Tugas pertama seorang pemimpin adalah membangun rasa percaya. Ada dua faktor yang mempengaruhi rasa percaya masyarakat terhadap pemimpinnya: karakter dan kompetensi. Karakter mencakup integritas dan niat baik. Sementara kompetensi mencakup kemampuan, ketrampilan, kinerja, dan rekam jejak. Ketika seorang pemimpin mempunyai semuanya—integritas, niat baik, kemampuan, kinerja, dan rekam jejak—maka ia akan dipercaya oleh orang-orang yang dipimpinnya.

Pemimpin juga harus mempercayai timnya—bukan percaya buta tanpa ekspektasi dan akuntabilitas, melainkan percaya yang cerdas, yaitu dengan ekspektasi yang jelas dan sistem akuntabilitas yang  dibangun terintegrasi ke dalam sistem organisasi. Pemimpin terbaik umumya memimpin dengan kecenderungan untuk mempercayai timnya.

Pemimpin yang baik sadar bahwa suasana saling percaya harus dibangun dan akan berpengaruh besar pada setiap hubungan, setiap komunikasi, setiap proyek, dan setiap kerja sama bisnis.
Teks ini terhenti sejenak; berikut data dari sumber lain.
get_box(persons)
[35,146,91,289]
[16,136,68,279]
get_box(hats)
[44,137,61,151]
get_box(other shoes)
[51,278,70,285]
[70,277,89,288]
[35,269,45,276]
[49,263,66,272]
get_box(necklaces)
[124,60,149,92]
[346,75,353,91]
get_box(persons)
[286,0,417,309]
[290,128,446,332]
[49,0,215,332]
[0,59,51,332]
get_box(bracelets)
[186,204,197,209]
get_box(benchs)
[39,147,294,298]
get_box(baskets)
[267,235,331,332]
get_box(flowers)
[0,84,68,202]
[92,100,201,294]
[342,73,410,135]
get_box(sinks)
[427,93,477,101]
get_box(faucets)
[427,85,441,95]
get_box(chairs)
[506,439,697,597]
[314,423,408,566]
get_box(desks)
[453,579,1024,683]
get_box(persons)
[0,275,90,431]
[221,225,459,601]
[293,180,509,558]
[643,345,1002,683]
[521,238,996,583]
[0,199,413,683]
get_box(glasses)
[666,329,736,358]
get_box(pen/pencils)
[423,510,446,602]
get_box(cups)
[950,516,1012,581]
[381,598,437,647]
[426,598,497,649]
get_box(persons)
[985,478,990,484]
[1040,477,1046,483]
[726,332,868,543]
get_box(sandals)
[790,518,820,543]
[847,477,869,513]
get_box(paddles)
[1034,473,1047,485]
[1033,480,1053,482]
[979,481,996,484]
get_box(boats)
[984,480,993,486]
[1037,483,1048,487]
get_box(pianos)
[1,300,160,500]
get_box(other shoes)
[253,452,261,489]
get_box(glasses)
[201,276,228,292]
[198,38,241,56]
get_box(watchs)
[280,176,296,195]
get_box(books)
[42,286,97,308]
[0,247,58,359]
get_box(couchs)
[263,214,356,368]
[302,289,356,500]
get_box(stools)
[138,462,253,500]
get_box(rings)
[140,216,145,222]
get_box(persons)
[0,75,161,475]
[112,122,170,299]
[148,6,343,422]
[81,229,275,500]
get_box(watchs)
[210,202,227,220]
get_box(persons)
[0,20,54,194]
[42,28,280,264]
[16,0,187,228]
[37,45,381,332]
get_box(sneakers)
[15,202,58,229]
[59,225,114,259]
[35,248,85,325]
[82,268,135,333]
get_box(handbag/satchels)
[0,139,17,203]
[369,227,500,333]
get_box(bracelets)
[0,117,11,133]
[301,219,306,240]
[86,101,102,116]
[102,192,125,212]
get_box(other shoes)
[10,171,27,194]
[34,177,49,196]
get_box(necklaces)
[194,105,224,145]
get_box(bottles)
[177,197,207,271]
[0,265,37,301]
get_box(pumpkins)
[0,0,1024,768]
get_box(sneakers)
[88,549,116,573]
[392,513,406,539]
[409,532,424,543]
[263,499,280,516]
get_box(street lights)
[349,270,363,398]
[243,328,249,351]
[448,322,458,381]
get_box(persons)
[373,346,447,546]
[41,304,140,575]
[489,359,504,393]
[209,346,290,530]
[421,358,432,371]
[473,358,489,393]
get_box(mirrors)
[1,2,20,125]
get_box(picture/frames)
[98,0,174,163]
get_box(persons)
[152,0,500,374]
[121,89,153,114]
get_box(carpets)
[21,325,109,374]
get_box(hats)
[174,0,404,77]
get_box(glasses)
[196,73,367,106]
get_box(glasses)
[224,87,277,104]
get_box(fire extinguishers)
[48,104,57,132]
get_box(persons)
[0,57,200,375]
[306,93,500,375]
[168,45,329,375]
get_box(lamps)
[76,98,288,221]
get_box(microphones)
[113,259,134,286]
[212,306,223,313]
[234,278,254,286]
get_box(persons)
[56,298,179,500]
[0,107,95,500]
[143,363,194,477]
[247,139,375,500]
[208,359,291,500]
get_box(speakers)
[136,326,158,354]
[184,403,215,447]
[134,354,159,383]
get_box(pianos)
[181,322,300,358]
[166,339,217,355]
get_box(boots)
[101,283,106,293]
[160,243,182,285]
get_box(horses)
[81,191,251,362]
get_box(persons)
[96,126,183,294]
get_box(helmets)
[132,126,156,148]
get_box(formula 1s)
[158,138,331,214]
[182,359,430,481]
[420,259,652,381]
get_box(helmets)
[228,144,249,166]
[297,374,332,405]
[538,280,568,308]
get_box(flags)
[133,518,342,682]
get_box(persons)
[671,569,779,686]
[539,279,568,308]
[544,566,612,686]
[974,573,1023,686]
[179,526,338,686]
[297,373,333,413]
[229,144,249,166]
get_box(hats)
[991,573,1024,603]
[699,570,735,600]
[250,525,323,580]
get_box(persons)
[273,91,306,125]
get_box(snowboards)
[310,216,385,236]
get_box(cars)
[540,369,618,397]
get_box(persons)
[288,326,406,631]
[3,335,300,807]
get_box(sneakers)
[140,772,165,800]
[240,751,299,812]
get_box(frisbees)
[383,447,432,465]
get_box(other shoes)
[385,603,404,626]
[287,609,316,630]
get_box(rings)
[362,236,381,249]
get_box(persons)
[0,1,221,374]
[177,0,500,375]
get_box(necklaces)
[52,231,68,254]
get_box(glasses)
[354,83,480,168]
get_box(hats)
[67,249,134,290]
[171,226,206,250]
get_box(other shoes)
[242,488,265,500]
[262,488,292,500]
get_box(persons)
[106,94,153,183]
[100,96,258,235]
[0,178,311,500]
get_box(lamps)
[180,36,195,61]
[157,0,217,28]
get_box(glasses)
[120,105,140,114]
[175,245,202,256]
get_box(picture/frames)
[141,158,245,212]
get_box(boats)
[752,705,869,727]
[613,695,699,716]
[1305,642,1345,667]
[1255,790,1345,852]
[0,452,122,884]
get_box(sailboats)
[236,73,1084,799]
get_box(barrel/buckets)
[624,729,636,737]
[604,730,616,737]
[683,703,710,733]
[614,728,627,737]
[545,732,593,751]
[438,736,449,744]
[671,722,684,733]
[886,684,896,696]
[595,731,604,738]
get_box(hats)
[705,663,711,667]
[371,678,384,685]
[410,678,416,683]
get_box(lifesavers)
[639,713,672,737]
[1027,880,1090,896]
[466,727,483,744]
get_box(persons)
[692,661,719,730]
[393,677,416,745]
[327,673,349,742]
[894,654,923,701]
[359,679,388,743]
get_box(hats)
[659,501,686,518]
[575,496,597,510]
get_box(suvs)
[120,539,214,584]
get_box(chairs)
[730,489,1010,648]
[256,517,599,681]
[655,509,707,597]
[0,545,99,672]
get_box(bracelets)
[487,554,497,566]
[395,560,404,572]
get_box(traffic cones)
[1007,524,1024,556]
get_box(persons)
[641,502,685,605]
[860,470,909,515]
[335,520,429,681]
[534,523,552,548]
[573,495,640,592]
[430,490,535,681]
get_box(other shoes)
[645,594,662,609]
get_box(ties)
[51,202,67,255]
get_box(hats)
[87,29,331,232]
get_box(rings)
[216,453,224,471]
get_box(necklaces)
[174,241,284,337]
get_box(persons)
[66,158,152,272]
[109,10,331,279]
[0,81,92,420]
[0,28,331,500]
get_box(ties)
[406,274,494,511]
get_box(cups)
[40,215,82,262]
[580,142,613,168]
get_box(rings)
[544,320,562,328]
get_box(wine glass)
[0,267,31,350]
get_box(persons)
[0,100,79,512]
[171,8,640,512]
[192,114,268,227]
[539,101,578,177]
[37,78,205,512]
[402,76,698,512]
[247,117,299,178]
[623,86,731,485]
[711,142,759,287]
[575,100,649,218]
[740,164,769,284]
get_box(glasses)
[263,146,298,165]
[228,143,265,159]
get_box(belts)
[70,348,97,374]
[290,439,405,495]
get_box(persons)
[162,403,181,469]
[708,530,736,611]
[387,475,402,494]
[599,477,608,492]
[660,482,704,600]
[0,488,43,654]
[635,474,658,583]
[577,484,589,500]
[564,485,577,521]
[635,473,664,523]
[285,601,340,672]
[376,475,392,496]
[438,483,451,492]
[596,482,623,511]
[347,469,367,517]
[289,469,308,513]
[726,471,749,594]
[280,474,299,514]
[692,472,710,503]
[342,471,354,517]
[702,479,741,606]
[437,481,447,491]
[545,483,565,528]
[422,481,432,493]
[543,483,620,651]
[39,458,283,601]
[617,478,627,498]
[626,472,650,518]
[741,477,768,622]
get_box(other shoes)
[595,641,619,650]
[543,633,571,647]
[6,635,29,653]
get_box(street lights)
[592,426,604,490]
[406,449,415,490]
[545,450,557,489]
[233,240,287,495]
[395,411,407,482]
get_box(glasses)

Ketika saling percaya hadir, maka segalanya akan berjalan lebih cepat dan biaya pun akan lebih murah.

Suasana saling percaya perlu secara khusus dibangun, dimulai dari membuat diri kita sendiri bisa dipercaya. Sifat-sifat baik seorang pemimpin yang akan membuatnya dipercaya antara lain adalah berbicara jujur, menghargai orang lain, membangun transparansi, memperbaiki hal-hal yang tidak benar, menghasilkan kinerja yang baik, bertanggung jawab, mendengarkan, menjaga komitmen, dan  mempercai tim.

Saling percaya dalam organisasi bisa dibangun melalui struktur, sistem kerja, sistem akuntabilitas, serta insentif yang mendorong terbangunnya saling percaya. Ketika organisasi bekerja dengan kompak dan secara konsisten membangun reputasi yang baik, maka pasar pun akan percaya dan brand yang kuat pun akan terbangun. Ketika di samping mempunyai reputasi usaha yang baik, organisasi kita pun memberikan kontribusi kepada masyarakat dengan turut memecahkan dan menjadi solusi bagi masalah-masalah nyata di masyarakat, maka organisasi kita tidak hanya dipercaya oleh para pegawai dan pasar, tetapi juga masyarakat.

Di era persaingan bebas kini, di mana persaingan terjadi semakin ketat, kecepatan dan kelincahan organisasi menjadi sangat penting. Untuk itu keterpercayaan perlu dibangun, ditumbuhkan, dan dijaga. Hanya pemimpin yang dipercaya yang bisa membangunnya.